On the days I didn’t see her, Blouse and I communicated through notes we left each other in my room. Hers were punctuated everywhere with “Smile” in quotes and parentheses, sometimes both. And when I got them, I did.
But on the majority of Wednesdays and Fridays, I came home, made myself a snack, and stuck to Blouse like glue. I would join her in the part of our basement that was unfinished, next to the garage, with my snack and something for her, too. The radio would be blaring KMOX and she would be ironing and interrupting herself to maneuver clothes in and out of the laundry machines. I didn’t lift a finger and didn’t stop running my mouth. What did a twelve-year-old Jewish kid and a thirty-nine-year-old African American cleaning woman talk about for hours on end!? A lot. But mainly:
1. Soaps. (She was a CBS devotee, so it was a stretch for both of us to meet in the middle, but we made do.)

Gathered data entries:
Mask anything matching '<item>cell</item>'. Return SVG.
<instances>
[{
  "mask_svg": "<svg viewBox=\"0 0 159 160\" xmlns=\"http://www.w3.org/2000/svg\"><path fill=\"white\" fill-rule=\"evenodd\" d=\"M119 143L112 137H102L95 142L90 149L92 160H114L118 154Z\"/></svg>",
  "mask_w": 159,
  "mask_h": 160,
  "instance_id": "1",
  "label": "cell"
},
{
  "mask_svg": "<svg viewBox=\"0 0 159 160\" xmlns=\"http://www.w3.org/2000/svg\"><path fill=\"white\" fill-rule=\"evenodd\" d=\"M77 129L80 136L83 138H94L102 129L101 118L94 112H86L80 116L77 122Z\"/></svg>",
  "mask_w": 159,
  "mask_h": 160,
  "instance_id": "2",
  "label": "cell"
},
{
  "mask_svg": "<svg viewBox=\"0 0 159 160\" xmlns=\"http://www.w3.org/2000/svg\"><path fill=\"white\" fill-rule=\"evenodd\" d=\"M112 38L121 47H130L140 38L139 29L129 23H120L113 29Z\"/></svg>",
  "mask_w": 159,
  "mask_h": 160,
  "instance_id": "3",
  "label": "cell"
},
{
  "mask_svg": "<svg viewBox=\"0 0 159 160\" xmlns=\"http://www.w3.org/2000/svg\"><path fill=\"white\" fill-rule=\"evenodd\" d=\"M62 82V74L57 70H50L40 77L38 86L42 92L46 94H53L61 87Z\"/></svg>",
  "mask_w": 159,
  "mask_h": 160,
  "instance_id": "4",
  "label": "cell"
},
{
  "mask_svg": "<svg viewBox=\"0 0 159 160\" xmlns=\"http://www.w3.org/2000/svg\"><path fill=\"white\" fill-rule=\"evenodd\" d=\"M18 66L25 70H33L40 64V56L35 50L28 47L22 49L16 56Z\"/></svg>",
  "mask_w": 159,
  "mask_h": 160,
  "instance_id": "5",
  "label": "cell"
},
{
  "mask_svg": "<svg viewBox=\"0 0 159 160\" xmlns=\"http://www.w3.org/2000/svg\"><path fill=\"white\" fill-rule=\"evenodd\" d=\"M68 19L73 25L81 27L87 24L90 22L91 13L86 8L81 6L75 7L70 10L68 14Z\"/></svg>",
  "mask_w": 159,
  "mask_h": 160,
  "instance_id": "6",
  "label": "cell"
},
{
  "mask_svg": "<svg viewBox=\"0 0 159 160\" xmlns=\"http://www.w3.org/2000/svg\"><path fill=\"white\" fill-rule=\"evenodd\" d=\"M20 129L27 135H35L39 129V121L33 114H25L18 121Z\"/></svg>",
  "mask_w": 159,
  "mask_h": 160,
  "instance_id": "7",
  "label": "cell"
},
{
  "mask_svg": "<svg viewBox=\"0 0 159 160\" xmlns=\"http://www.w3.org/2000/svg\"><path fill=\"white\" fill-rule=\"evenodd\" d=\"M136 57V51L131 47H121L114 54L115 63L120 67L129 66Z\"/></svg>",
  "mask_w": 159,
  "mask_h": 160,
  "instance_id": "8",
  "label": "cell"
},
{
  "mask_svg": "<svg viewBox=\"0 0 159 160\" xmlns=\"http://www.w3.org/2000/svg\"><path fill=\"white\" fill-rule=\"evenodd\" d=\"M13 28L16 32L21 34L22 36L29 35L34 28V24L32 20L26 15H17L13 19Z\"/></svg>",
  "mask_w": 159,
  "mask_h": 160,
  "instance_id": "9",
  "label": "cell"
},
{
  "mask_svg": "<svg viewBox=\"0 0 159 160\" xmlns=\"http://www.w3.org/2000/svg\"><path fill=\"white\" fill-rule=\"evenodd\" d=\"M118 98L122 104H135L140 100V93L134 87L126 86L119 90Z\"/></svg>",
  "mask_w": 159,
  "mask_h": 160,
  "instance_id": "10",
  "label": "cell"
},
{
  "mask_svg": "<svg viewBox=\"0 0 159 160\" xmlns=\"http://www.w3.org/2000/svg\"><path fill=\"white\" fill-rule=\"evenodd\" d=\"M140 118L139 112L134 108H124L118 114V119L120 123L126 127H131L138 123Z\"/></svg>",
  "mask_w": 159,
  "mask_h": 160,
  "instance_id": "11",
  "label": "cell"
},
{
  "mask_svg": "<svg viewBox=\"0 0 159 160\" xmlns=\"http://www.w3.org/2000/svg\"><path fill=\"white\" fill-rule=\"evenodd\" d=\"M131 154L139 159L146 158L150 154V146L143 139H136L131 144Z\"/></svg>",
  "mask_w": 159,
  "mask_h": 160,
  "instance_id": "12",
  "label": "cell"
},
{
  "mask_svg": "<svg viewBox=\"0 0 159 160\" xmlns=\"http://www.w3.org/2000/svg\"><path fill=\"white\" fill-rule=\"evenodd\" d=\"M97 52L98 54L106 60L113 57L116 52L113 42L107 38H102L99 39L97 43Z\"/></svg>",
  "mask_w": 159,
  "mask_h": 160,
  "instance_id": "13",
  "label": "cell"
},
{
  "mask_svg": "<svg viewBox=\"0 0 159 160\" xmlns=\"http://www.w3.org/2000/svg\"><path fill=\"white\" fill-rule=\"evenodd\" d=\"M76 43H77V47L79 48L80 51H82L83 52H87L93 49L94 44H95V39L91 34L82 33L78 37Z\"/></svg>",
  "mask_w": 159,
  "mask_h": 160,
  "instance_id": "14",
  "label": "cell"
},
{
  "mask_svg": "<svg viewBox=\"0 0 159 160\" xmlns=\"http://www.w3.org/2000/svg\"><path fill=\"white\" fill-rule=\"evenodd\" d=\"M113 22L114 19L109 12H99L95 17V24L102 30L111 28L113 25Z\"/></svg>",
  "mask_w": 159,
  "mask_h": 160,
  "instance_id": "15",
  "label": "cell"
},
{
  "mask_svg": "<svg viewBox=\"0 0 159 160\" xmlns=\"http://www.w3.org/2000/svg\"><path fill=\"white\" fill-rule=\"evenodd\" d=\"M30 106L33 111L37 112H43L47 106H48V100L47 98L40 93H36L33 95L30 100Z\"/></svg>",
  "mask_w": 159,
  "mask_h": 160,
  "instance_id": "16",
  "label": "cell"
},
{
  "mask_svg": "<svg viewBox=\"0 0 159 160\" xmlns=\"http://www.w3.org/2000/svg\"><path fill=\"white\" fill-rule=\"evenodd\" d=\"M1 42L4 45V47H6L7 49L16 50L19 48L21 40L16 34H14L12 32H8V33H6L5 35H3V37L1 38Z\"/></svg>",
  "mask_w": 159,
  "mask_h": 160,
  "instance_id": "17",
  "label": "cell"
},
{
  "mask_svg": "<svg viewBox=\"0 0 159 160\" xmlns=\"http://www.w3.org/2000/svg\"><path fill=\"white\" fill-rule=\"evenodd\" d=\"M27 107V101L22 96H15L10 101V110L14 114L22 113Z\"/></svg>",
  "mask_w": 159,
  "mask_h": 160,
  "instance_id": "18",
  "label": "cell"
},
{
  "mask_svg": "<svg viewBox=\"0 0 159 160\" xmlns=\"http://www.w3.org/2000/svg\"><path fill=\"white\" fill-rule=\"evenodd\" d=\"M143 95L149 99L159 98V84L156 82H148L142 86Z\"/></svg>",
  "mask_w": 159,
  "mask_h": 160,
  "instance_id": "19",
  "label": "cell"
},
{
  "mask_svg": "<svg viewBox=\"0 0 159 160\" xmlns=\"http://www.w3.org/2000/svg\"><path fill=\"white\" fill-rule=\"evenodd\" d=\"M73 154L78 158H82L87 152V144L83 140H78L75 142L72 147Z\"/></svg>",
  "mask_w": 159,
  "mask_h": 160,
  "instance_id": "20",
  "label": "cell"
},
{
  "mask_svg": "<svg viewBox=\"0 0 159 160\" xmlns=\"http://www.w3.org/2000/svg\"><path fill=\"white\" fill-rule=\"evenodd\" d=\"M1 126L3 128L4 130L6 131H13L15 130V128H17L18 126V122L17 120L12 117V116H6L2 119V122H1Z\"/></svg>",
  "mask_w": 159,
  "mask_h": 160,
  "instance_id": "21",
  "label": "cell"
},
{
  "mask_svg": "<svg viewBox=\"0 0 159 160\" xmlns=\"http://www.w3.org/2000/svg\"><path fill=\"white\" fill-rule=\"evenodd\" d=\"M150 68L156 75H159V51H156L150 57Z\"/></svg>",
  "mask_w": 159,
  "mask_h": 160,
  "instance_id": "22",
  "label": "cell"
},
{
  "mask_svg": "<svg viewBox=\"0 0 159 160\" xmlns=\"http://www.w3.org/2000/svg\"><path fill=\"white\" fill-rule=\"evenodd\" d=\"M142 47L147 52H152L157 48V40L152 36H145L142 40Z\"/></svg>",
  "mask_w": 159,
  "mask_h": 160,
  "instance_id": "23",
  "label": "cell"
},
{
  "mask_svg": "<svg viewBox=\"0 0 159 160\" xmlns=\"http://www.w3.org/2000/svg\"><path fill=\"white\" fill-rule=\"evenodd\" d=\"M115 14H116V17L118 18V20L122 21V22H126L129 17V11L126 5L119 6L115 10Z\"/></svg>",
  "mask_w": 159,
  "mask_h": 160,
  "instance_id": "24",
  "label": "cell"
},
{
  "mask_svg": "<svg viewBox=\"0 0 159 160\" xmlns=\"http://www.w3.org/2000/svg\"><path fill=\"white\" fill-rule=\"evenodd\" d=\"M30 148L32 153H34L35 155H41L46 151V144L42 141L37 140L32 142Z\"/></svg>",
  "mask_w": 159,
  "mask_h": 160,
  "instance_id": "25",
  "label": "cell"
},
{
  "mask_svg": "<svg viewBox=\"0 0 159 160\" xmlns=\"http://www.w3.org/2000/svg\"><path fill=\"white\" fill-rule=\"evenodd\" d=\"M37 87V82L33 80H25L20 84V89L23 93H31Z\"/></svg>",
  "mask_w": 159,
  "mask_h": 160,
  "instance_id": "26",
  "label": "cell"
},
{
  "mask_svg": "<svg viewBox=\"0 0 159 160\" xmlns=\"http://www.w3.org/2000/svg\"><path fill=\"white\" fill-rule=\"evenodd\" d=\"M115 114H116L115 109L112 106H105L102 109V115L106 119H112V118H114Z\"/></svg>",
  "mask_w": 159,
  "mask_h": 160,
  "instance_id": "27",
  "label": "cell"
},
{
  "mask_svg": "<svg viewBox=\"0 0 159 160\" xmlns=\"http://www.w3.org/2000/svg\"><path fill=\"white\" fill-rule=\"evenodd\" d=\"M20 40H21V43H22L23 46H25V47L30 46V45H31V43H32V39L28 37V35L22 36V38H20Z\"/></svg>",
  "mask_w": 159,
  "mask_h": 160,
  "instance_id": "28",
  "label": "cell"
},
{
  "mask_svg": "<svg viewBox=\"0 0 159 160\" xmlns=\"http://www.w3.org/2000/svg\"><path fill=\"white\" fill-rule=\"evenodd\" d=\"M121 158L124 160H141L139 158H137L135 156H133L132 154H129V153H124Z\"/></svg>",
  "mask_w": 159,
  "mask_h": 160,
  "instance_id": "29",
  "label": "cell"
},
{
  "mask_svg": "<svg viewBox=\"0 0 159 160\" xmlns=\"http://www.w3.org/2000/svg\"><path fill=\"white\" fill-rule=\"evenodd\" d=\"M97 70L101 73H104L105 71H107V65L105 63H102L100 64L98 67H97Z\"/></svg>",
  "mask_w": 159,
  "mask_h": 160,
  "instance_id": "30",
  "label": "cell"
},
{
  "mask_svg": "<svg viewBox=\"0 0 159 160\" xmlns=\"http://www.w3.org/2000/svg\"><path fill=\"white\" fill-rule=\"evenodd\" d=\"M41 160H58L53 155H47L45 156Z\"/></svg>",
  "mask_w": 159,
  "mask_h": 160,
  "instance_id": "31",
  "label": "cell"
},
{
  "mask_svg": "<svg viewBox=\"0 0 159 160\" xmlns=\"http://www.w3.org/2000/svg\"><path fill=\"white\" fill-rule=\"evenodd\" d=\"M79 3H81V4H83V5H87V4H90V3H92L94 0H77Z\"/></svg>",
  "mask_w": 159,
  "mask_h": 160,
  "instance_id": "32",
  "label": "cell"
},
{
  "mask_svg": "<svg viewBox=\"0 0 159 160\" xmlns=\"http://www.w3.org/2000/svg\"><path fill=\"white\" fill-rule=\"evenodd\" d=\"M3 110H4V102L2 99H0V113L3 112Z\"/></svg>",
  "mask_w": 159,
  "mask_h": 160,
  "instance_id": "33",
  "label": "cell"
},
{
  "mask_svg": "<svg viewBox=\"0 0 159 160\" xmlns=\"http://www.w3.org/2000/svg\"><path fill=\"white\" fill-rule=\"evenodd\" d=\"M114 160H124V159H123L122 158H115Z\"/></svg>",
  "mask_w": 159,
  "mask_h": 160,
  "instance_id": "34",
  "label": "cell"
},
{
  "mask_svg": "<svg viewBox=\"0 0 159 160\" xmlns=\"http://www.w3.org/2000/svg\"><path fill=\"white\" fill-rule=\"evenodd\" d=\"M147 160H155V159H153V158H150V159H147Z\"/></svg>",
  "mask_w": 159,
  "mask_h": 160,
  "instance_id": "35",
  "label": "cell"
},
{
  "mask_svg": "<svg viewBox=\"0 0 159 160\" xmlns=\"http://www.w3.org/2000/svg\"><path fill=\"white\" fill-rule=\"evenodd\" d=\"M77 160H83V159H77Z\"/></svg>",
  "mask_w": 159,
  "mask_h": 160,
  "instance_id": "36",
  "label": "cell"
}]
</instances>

Task description: Could you reproduce word for word the part of the passage about Blouse that opens with the words containing "On the days" and closes with "them, I did."?

Result of the task:
On the days I didn’t see her, Blouse and I communicated through notes we left each other in my room. Hers were punctuated everywhere with “Smile” in quotes and parentheses, sometimes both. And when I got them, I did.